KumoCorp / kumomta

The first Open-Source high-performance MTA developed from the ground-up for high-volume email sending environments.
https://kumomta.com
Apache License 2.0
231 stars 32 forks source link

Add Support for an HTTP Endpoint that Returns the Current Status of KumoMTA #257

Open midnight-pm opened 1 month ago

midnight-pm commented 1 month ago

Hello!

As a feature request ([enhancement]), I'd like to submit for a new endpoint to be added - accessible (as an example) as http://localhost:8000/status.json:


Example Payload:

{
    "information": {
        "product": "KumoMTA"
        , "build": "2024.07.08-902a1576"
        , "uptime": "86400"
        , "status": "operational"
    },
    "environment":
    {
        "os": "Linux"
        , "kernel": "6.1.82-99.168.amzn2023.aarch64"
        , "hostname": "foo.bar.internal"
        , "architecture": "aarch64"
        , "current_time": "2024-08-22T11:53:55-0400"
    }
}

In this example, the value for ["environment"]["current_time"] is populated with an ISO 8601-compliant timestamp - represented by the value of echo $(date +%F)"T"$(date +%T)$(date +%z).

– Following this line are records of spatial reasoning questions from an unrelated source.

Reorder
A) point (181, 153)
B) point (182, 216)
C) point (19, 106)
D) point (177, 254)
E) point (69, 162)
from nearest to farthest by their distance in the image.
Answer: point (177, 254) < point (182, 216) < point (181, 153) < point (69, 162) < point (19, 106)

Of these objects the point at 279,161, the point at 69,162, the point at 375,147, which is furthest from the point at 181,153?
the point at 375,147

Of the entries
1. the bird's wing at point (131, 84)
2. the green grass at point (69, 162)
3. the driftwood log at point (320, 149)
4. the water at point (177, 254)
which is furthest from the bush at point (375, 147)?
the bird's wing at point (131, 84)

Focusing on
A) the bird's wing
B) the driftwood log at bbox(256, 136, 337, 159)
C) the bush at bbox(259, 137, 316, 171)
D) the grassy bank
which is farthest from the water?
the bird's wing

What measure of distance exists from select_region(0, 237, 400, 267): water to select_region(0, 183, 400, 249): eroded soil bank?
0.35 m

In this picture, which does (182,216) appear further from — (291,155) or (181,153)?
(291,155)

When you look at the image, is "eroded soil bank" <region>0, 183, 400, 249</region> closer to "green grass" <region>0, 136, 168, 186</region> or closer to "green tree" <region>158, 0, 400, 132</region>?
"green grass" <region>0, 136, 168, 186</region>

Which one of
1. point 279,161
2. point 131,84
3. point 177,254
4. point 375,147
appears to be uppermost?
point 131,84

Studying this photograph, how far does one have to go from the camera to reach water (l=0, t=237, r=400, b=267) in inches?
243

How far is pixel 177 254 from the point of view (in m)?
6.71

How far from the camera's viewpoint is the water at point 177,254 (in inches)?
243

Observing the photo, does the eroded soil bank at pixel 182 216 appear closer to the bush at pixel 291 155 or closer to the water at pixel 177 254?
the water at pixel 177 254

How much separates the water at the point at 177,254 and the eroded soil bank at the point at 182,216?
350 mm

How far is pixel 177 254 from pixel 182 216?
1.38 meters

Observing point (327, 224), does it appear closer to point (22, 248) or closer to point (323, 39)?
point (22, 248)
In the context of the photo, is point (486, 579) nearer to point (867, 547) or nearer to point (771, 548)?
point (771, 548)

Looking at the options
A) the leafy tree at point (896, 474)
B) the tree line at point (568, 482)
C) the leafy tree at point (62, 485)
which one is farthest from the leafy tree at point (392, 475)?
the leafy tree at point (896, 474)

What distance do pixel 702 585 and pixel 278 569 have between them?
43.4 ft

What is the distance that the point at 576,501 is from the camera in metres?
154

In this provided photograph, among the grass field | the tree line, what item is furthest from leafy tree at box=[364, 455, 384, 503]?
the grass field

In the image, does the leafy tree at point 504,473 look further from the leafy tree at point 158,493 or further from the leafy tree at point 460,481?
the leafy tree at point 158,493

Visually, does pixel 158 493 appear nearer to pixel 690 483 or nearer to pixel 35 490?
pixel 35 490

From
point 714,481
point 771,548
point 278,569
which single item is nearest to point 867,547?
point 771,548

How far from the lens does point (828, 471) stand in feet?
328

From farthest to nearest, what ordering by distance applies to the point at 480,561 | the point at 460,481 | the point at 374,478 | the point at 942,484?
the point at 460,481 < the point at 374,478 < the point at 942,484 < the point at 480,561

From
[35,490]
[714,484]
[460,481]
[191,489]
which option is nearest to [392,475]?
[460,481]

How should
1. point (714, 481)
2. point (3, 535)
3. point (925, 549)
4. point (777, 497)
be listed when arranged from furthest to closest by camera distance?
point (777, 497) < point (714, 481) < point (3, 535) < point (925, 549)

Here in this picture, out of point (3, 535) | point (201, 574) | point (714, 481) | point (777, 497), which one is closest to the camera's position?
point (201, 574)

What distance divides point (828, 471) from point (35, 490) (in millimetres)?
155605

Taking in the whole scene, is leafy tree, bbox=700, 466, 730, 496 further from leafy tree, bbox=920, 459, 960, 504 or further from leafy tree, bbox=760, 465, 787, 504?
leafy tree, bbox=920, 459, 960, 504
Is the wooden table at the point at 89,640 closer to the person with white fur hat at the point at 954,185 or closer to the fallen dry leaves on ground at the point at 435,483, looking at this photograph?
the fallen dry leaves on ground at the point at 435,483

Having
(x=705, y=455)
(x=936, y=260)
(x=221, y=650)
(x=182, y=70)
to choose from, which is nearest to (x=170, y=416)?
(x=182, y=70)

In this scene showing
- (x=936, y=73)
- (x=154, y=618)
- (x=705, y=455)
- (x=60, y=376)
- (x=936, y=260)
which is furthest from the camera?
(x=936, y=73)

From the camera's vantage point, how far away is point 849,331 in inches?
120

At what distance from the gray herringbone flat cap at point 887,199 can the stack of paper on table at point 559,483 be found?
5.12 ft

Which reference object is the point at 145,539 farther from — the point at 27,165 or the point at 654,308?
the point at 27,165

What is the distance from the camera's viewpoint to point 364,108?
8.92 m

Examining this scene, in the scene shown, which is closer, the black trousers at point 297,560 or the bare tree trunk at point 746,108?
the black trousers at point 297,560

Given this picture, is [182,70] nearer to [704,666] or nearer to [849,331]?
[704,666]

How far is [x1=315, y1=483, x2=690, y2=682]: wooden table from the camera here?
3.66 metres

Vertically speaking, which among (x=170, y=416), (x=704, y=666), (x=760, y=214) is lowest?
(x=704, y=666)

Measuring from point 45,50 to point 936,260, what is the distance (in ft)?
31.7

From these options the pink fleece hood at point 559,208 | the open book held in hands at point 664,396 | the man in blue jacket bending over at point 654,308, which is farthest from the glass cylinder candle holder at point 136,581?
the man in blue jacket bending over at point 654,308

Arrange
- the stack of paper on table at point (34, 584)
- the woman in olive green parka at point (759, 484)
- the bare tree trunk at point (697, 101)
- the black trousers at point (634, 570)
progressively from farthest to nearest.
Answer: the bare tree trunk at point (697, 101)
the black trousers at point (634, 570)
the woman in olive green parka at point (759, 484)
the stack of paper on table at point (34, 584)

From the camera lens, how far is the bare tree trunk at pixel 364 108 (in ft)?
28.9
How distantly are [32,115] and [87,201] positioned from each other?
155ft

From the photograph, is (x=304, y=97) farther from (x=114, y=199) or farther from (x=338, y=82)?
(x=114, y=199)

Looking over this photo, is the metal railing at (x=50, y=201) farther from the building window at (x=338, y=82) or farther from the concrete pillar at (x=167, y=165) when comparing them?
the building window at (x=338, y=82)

Alternative Example Payload:

{
    "information": {
        "product": "KumoMTA"
        , "build": "2024.07.08-902a1576"
        , "uptime": "86400"
        , "status": "operational"
    },
    "environment":
    {
        "os": "Linux"
        , "kernel": "6.1.82-99.168.amzn2023.aarch64"
        , "hostname": "foo.bar.internal"
        , "architecture": "aarch64"
        , "current_time": "1724341944"
    }
}

In this example, the value for ["environment"]["current_time"] is populated with the number of seconds since Epoch - represented by the value of date +%s.


I recognize that this appears to be redundant based upon being able to access similar information through something such as systemctl status kumomta, and obtaining other information through commands such as uname -a, hostname -s, /opt/kumomta/sbin/kumod --version, and the aforementioned date commands. This is for the purpose of being able to perform status checks remotely, or by using an external monitoring service as opposed to wrapping the above commands with something such as a Python script, etc.

Additionally, checking against a supplied endpoint itself allows one to apply a timeout, and to verify that the actual process is responsive and not hung which may not necessarily be represented in a timely manner by systemctl status [service].

Alternatively, the entirety of the ["environment"] object of the above exampled JSON payload can be discarded.

{
    "information": {
        "product": "KumoMTA"
        , "build": "2024.07.08-902a1576"
        , "uptime": "86400"
        , "status": "operational"
    }
}

The idea, predominantly, is just to determine the status of KumoMTA, and verify that the endpoint is responsive (HTTP response code 200), but without necessarily needing to hit and parse the metrics.json endpoint - particularly given that a non-operational endpoint (and downed process) would then result in an error being received by the client indicating a failure to connect in the form of either a timeout (curl error code number 28) or a rejected connection (curl error code number 7).

wez commented 4 weeks ago

We did recently add the /api/check-liveness/v1 endpoint which returns a 200 status when the system is up and ready to accept messages, or 503 otherwise, with a textual description for why; eg: performing initial spool enumeration, over disk, or over memory.

The process start timestamp might be handy to export via the /metrics endpoint so that prometheus can chart continuous uptime.

I think the other information is potentially useful, but I'm cagey about exposing too much system information through random network endpoints.